Festival edit From Venice to London—which runs from Friday until Monday—takes a selection of titles from the Venice Film Festival and showcases them in London's Curzon Soho (click here for tickets). This special season includes five films which played at the 79th edition of the world's oldest film festival, with all titles presented as UK premieres. The first From Venice to London—which took place in late 2021—featured the likes of Paolo Sorrentino's The Hand of God and Maggie Gyllenhaal's The Lost Daughter, and the lineup for this second edition includes an equally impressive clutch of titles, one of which is Susanna Nicchiarelli's Chiara. Incidentally, Chiara is one of three films in the festival with a woman's name as its title—the other two being Carolina Cavalli's Amanda and Andrea Pallaoro's Monica; From Venice to London 2023 is rounded out by Benedetta Argentieri's documentary The Matchmaker and Pippo Mezzapesa's Burning Hearts.
Like Nicchiarelli's fine 2017 film Nico, 1988 and her follow-up feature Miss Marx, Chiara is both a biopic and a Belgian co-production; also as with the two earlier films, Chiara sees Nicchiarelli draw a knockout performance from the actress playing the title character, with My Brilliant Friend star Margherita Mazzucco delivering a mesmerising turn as the eponymous Italian saint. Chiara charts the life of Clare (Chiara) of Assisi, follower of the substantially more famous Francis of Assisi and founder of the religious order we now know as the Poor Clares. As far as anyone knows, Clare was the first woman to write a set of monastic guidelines, and her egalitarian nature is very much at the forefront of Nicchiarelli's film. It's a strange, beguiling work, one which recalls Bruno Dumont's Jeannette as the religious austerity that is the film's stock-in-trade is punctuated by the occasional musical number. While not without humour, Chiara leans away from the kind of tropes familiar from other, more excitable films detailing cloistered life, such as Paul Verhoeven's Benedetta and Ken Russell's The Devils, and is all the better for it.

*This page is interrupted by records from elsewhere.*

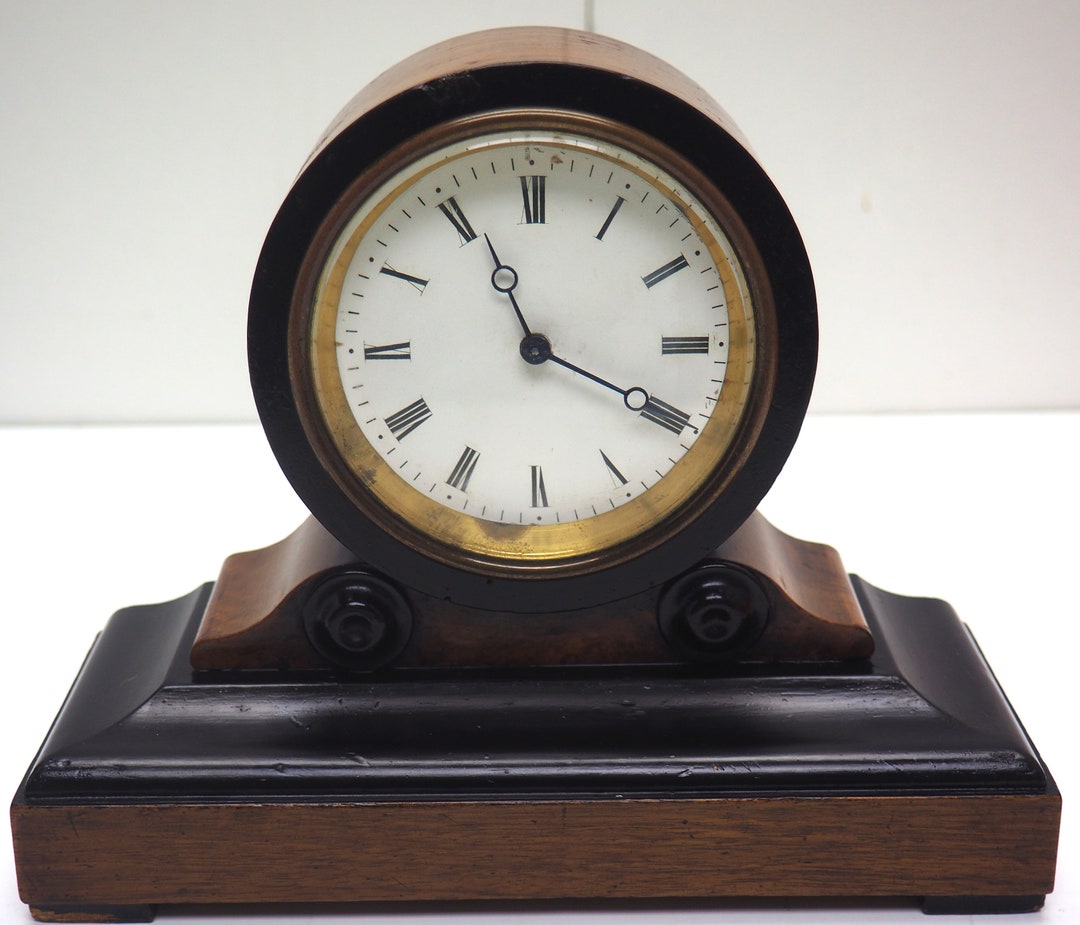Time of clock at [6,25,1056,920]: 11:19
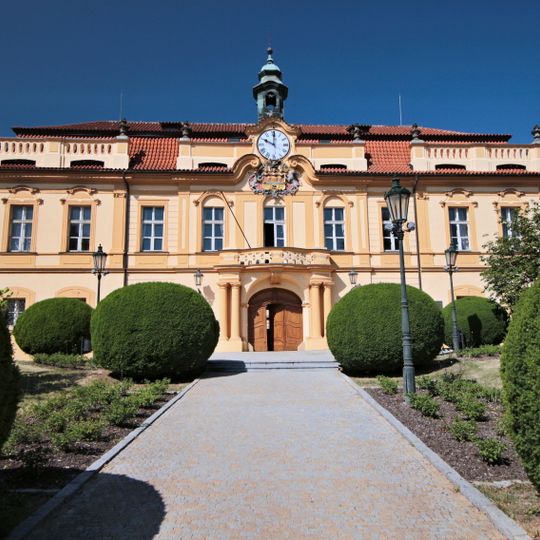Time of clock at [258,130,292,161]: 10:00
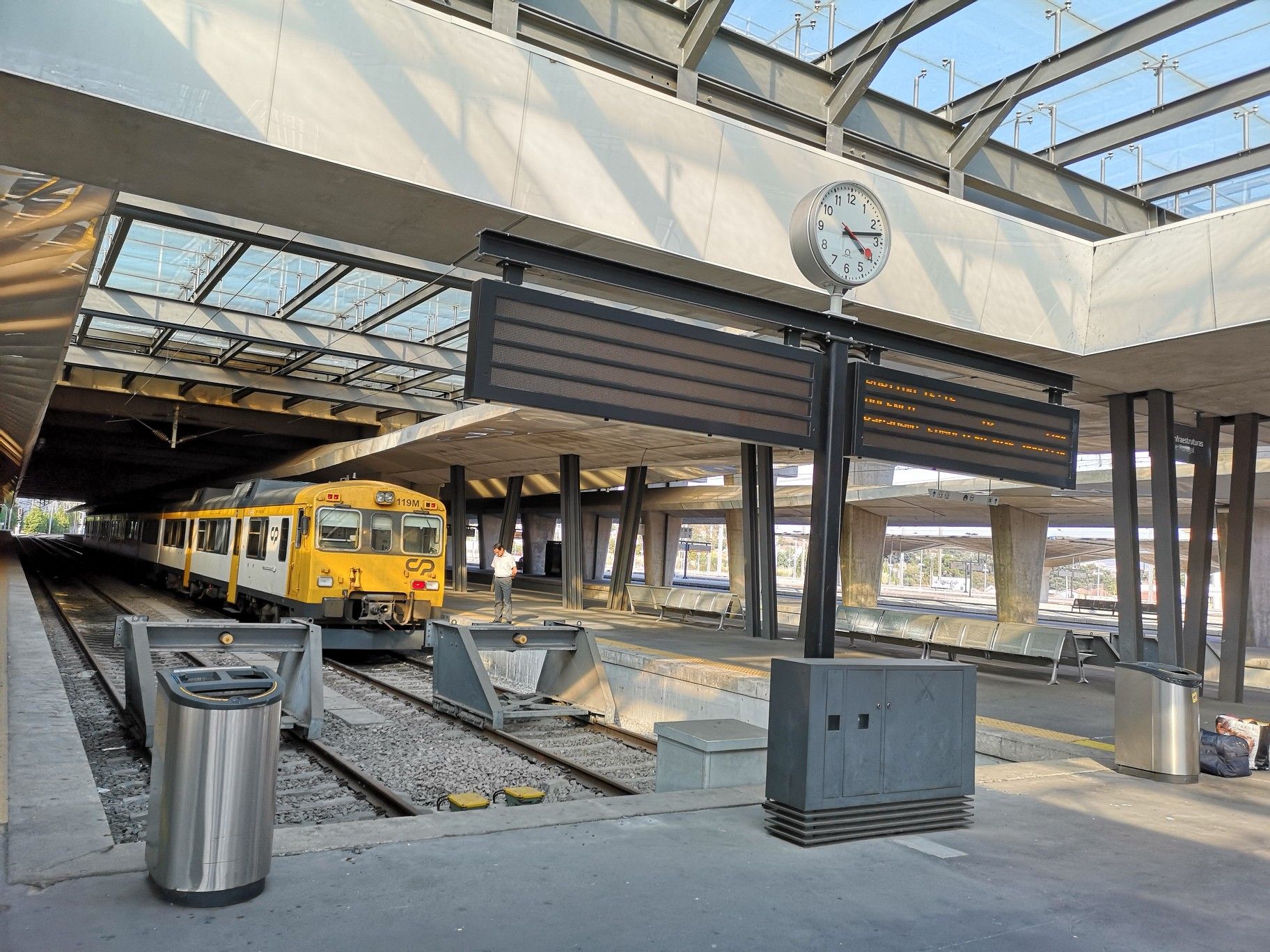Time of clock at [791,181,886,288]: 4:13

Behaviour that is light years away from Chiara's saintly conduct is dissected in Argentieri's absorbing The Matchmaker, which attempts to fathom the strange case of young student Tooba Gondal. In 2015, Gondal left London to join ISIS in Syria, from where she allegedly worked on persuading Western women to marry jihadist fighters. Argentieri's film begins in 2019 with Kurdish-led coalition troops completing the rout of ISIS, a development which led to thousands of women and children being detained in refugee camps—such as the one on the outskirts of the Syrian town of Ayn Issa, which is where the filmmaker finds Gondal and her two infant children. Most of the film takes place in this camp, where Argentieri observes Gondal's daily routine and quizzes her subject on the events of the previous few years. Gondal is quite happy to answer these questions, and she comes across as affable and repentant—but it is hard to reconcile this person with the one who, inter alia, rejoiced in the aftermath of the Paris Bataclan attacks. The film frequently highlights Gondal's highly incriminating social media past, and it is left to the viewer to decide if The Matchmaker's subject has fully turned her back on extremism; as with all good documentaries, Benedetta Argentieri's film is certain to spark debate.